(Einträge mit räumlichen Fragen)
--

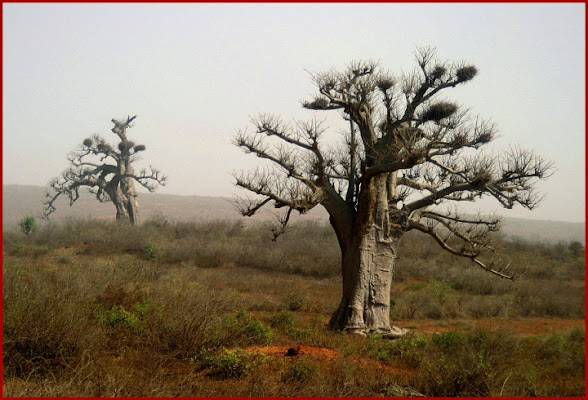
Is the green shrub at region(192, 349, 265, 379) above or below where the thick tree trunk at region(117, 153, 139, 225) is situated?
below

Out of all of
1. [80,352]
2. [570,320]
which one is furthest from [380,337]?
[570,320]

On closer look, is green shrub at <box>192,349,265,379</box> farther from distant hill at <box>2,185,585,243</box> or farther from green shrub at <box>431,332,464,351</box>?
distant hill at <box>2,185,585,243</box>

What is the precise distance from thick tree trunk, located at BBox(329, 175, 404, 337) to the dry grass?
684 millimetres

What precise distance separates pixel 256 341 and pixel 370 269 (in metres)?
3.23

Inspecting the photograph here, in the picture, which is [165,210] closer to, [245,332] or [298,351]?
[245,332]

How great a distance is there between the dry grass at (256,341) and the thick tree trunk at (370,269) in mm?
684

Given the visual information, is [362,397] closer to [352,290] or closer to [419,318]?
[352,290]

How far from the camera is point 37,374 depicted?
4895 mm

--

AUFGABENSTELLUNG
Übernehmen Sie sämtliche obigen Zeilen wortgetreu. Die Bilder lassen Sie dabei weg.

LÖSUNG
Is the green shrub at region(192, 349, 265, 379) above or below where the thick tree trunk at region(117, 153, 139, 225) is situated?
below

Out of all of
1. [80,352]
2. [570,320]
which one is furthest from [380,337]?
[570,320]

On closer look, is green shrub at <box>192,349,265,379</box> farther from distant hill at <box>2,185,585,243</box> or farther from green shrub at <box>431,332,464,351</box>?
distant hill at <box>2,185,585,243</box>

What is the precise distance from thick tree trunk, located at BBox(329, 175, 404, 337) to the dry grass?
684 millimetres

What precise distance separates pixel 256 341 and pixel 370 269 (in metres)?
3.23

Inspecting the photograph here, in the picture, which is [165,210] closer to, [245,332] or [298,351]?
[245,332]

How great a distance is there between the dry grass at (256,341) and the thick tree trunk at (370,269) in mm?
684

Given the visual information, is [362,397] closer to [352,290] or closer to [419,318]?
[352,290]

How far from the camera is point 37,374 depicted?
4895 mm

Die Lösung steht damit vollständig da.